-- BEGIN TEXT PASSAGE --

Our methodological paradigm systematically embeds domain-specific physical priors by exploiting the intrinsic physical properties of differential equations by conducting structured basis function engineering within spatiotemporal frameworks. This form enables a physics-informed constraint integration process guided by the conservation principles and dynamic evolution characteristics that are inherent to each PDE class. Heat equation implementation: Given a priori knowledge regarding exponential temporal decay characteristics, we restrict the basis construction procedure to spatial dimensions. This operational constraint motivates trigonometric or Gaussian basis functions designed to capture the diffusion process in space while inherently preserving the temporally asymptotic decay structure. Wave equation formulation: The hyperbolic nature of the wave equation manifests through its characteristic propagation structure, which is governed by the d’Alembert solution framework. This intrinsic property motivates our construction of directional composite basis functions $\psi_{\pm}(\xi)=\phi_{1}(x-ct)+\phi_{2}(x+ct)$ , where $\xi=x\pm ct$ denotes the characteristic coordinates. Such characteristic-aligned function compositions inherently preserve the fundamental duality of travelling wave solutions while maintaining strict adherence to the finite propagation speed constraint of the equation $|dx/dt|=c$ . Burgers’ equation exploration: In the absence of strong physical priors, we adopt a comprehensive testing framework employing hybrid bases across both the spatial and temporal domains.

2.2 Model training

The general PDE form can be expressed as

$\displaystyle u_{t}+\mathcal{F}(x,u(x,t))$	$\displaystyle=$	$\displaystyle f(x,t),x\in\Omega,t\in[0,T]$	(1)
$\displaystyle\mathcal{B}(u)$	$\displaystyle=$	$\displaystyle b(x,t),x\in\partial\Omega$
$\displaystyle\mathcal{I}(u)$	$\displaystyle=$	$\displaystyle i(x,t),t=0$

where $u(x,t)$ is the latent solution to be decided, $u_{t}$ is the temporal derivative, $\mathcal{F}(\cdot)$ is the linear or nonlinear spatial differential operator containing the possible orders of spatial derivatives, $f(x,t)$ is the source term, $\mathcal{B}(\cdot)$ is the boundary operator for calculating the boundary values, $b(x,t)$ is the boundary condition, $\mathcal{I}(\cdot)$ is the initial operator for calculating the initial values, $i(x,t)$ is the initial condition, $\Omega$ is the computational domain and $\partial\Omega$ is the boundary.

-- END TEXT PASSAGE --

• STATED TASK A:
Name each differential equation that the passage on PDE basis functions gives its own basis construction strategy.
• STATED TASK B:
Please write out the passage on PDE basis functions between "2.2 Model training" and "is the boundary.", inclusive.
• STATED TASK C:
Render this sentence from the passage on PDE basis functions in Spanish: "This operational constraint motivates trigonometric or Gaussian basis functions designed to capture the diffusion process in space while inherently preserving the temporally asymptotic decay structure."

-- BEGIN MATERIAL SHOWN --

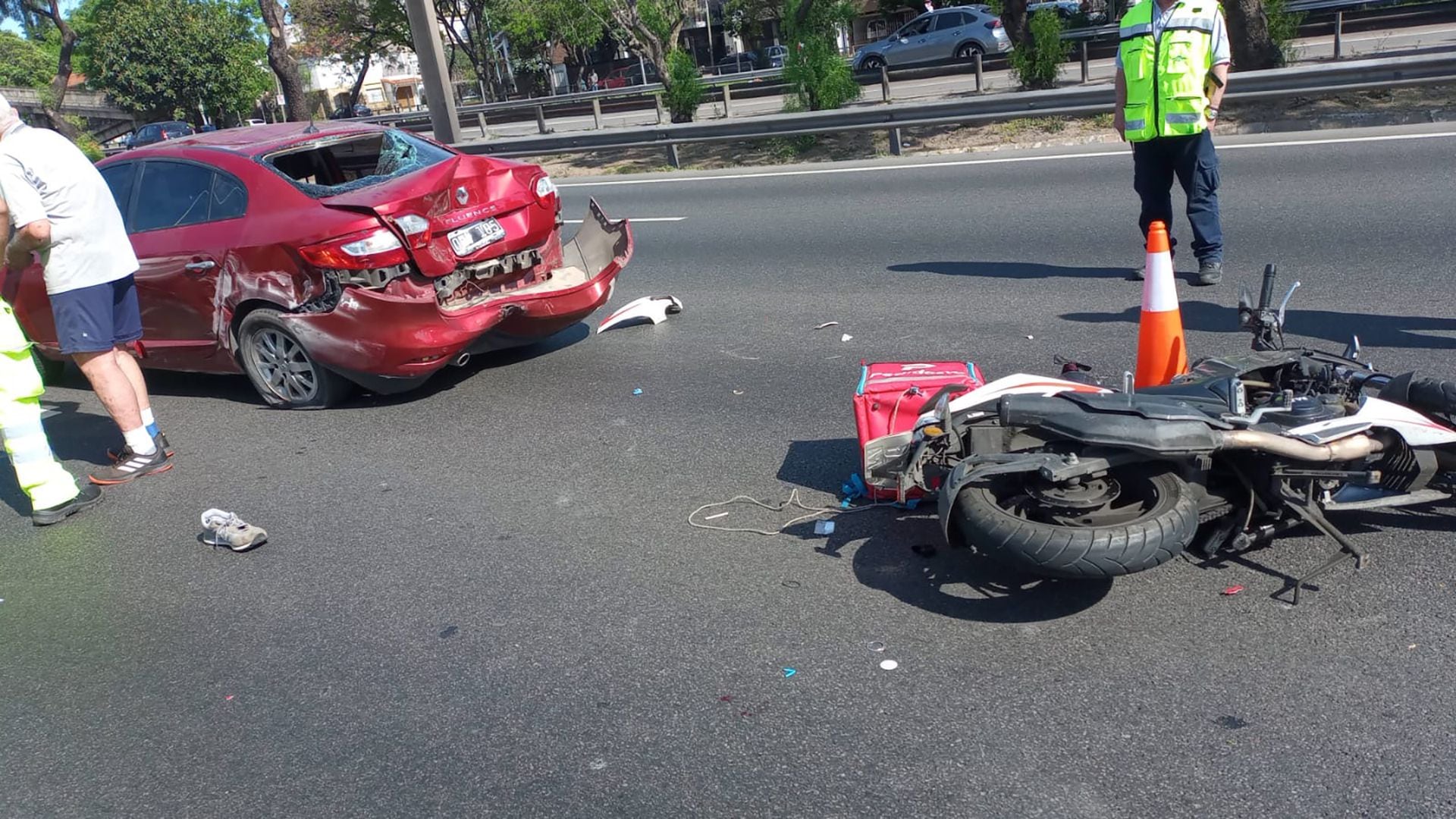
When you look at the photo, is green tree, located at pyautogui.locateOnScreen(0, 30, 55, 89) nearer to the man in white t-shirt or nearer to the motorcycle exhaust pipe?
the man in white t-shirt

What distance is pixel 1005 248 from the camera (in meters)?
9.08

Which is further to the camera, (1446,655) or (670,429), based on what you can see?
(670,429)

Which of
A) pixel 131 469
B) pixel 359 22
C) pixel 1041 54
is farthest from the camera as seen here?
pixel 359 22

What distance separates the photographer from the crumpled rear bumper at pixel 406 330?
6062 mm

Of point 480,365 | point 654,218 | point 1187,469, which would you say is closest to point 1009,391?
point 1187,469

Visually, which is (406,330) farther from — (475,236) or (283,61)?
(283,61)

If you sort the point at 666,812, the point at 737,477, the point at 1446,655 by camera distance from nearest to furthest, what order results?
the point at 666,812
the point at 1446,655
the point at 737,477

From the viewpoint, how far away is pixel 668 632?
3836 millimetres

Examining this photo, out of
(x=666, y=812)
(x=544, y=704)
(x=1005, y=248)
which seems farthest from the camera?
(x=1005, y=248)

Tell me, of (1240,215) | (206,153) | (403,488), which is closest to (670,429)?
(403,488)

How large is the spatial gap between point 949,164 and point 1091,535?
1141 centimetres

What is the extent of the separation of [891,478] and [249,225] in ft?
13.0

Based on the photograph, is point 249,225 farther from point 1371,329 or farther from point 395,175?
point 1371,329

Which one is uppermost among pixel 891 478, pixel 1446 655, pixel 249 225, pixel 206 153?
pixel 206 153
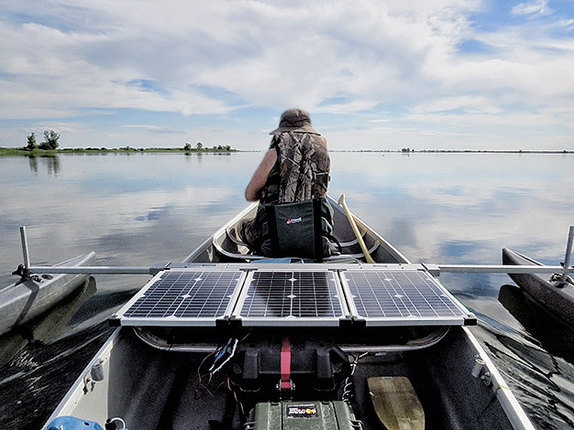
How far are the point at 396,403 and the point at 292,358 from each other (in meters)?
1.04

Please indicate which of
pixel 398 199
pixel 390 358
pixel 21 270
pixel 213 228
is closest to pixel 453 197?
pixel 398 199

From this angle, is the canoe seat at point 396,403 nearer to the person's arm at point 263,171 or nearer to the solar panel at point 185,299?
the solar panel at point 185,299

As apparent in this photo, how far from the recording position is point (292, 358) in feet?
8.31

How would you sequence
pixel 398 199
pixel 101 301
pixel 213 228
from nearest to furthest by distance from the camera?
pixel 101 301, pixel 213 228, pixel 398 199

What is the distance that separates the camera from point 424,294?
2.90m

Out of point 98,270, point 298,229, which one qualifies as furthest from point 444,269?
point 98,270

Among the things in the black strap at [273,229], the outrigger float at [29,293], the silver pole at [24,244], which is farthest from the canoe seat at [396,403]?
the silver pole at [24,244]

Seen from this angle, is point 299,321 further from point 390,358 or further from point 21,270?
point 21,270

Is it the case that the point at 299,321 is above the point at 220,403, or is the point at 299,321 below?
above

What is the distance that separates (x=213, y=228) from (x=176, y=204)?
578 cm

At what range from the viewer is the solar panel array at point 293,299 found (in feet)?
8.13

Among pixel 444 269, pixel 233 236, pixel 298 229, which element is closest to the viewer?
pixel 444 269

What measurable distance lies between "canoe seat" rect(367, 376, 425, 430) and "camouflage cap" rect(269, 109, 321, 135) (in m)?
2.96

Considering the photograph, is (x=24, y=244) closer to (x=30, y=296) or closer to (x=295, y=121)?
(x=30, y=296)
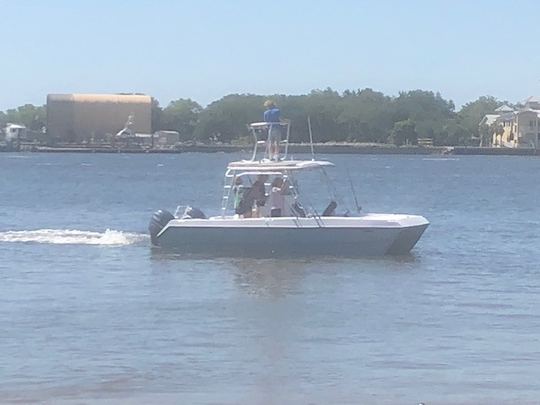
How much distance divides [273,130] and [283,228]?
2.73m

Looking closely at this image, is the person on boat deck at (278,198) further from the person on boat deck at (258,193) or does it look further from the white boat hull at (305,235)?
the white boat hull at (305,235)

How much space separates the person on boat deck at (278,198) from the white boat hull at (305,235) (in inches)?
15.6

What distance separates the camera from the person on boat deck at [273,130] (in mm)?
33438

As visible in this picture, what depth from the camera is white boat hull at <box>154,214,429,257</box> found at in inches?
1270

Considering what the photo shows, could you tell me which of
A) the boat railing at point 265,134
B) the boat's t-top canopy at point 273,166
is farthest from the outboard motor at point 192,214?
the boat railing at point 265,134

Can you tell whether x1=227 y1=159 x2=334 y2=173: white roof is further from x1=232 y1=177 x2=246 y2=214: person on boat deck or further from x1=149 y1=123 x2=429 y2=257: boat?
x1=232 y1=177 x2=246 y2=214: person on boat deck

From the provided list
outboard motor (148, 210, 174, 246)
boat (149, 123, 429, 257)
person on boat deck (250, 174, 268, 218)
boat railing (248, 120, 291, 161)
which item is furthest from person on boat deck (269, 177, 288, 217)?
outboard motor (148, 210, 174, 246)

-- END MATERIAL SHOWN --

• SOLUTION A:
Heat equation, wave equation, Burgers' equation

• SOLUTION B:
2.2 Model training

The general PDE form can be expressed as

$\displaystyle u_{t}+\mathcal{F}(x,u(x,t))$	$\displaystyle=$	$\displaystyle f(x,t),x\in\Omega,t\in[0,T]$	(1)
$\displaystyle\mathcal{B}(u)$	$\displaystyle=$	$\displaystyle b(x,t),x\in\partial\Omega$
$\displaystyle\mathcal{I}(u)$	$\displaystyle=$	$\displaystyle i(x,t),t=0$

where $u(x,t)$ is the latent solution to be decided, $u_{t}$ is the temporal derivative, $\mathcal{F}(\cdot)$ is the linear or nonlinear spatial differential operator containing the possible orders of spatial derivatives, $f(x,t)$ is the source term, $\mathcal{B}(\cdot)$ is the boundary operator for calculating the boundary values, $b(x,t)$ is the boundary condition, $\mathcal{I}(\cdot)$ is the initial operator for calculating the initial values, $i(x,t)$ is the initial condition, $\Omega$ is the computational domain and $\partial\Omega$ is the boundary.

• SOLUTION C:
Esta restricción operativa motiva funciones de base trigonométricas o gaussianas diseñadas para captar el proceso de difusión en el espacio, a la vez que preservan de manera inherente la estructura de decaimiento asintótico en el tiempo.